Rigor is creating an environment in which each student is expected to learn at high levels,
each student is supported so he or she can learn at high levels,
and each student demonstrates learning at high levels (Blackburn, 2008).

Wednesday, November 28, 2012

Fun with Vocabulary!

I'm often asked, "With increased accountability, how do you balance the pressure to teach to the test with what you feel is best for your students?"

As I work with teachers, I find there is not a simple answer. More than anything, I see teachers choosing to teach information that is related to the test, but also refusing to be limited by that. Whenever possible, they increase the rigor and engagement of activities that are test-related.

For example, one of my favorite activities is to have students write or explain a new vocabulary term in their own words. I increase rigor and engagement by asking them to write "Who Am I?" or "What Am I" riddles.
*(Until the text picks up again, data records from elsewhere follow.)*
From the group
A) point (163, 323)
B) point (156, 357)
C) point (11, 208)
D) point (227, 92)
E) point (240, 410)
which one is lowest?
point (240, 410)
By composing riddles and trying to solve them, students are excited and don't even realize they are making up original definitions to new vocabulary terms.
Since it's election season, here's a sample from Niko, Amy, Keith, Demetrius, and Cathy at Conway Middle School:
I am a college known as a party school.
My mascot changes all the time.
Popularity does not rule!
What am I?

Answer-- The electoral college!

What are some of your favorite rigorous activities to use in your classroom?

1 comment:

  1. I love this idea for vocabulary and review. I'll be trying this with my 5th and 6th graders in history before the school year ends!